Reproduce each record below in full, word for word, without images.

▶ _Stored data entries_:
#####

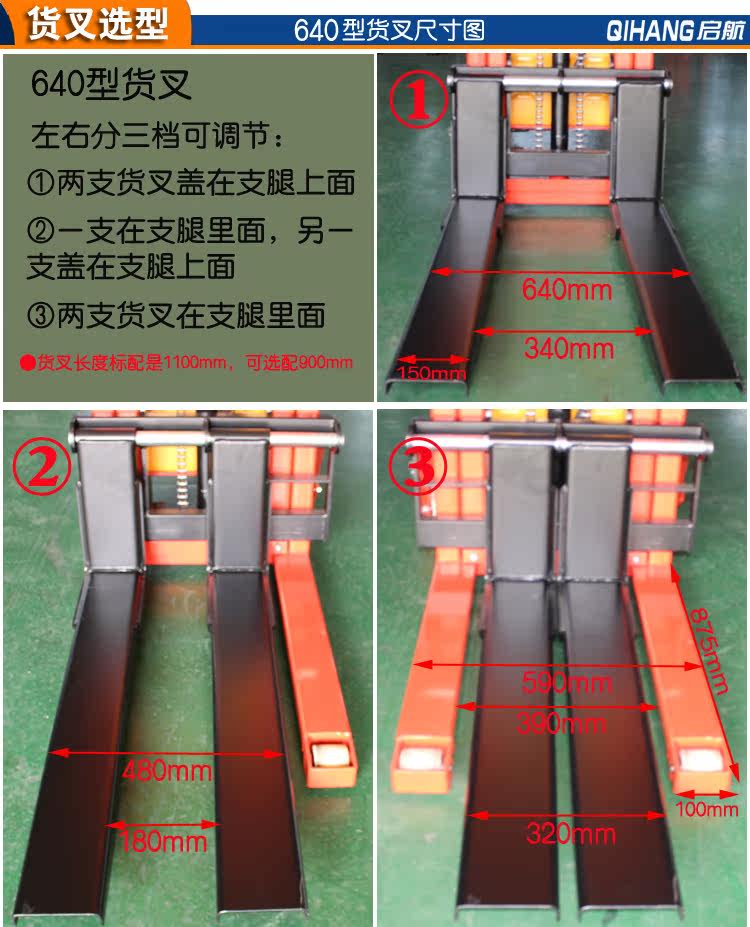 货叉选型

640型货叉尺寸图

QIHANG启航

640型货叉

左右分三档可调节：

①两支货叉盖在支腿上面

②一支在支腿里面，另一支盖在支腿上面

③两支货叉在支腿里面

●货叉长度标配是1100mm，可选配900mm

①

640mm

340mm

150mm

②

480mm

180mm

③

875mm

590mm

390mm

320mm

100mm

#####

▶ _EXPECTED OUTPUT_:
 货叉选型

640型货叉尺寸图

QIHANG启航

640型货叉

左右分三档可调节：

①两支货叉盖在支腿上面

②一支在支腿里面，另一支盖在支腿上面

③两支货叉在支腿里面

●货叉长度标配是1100mm，可选配900mm

①

640mm

340mm

150mm

②

480mm

180mm

③

875mm

590mm

390mm

320mm

100mm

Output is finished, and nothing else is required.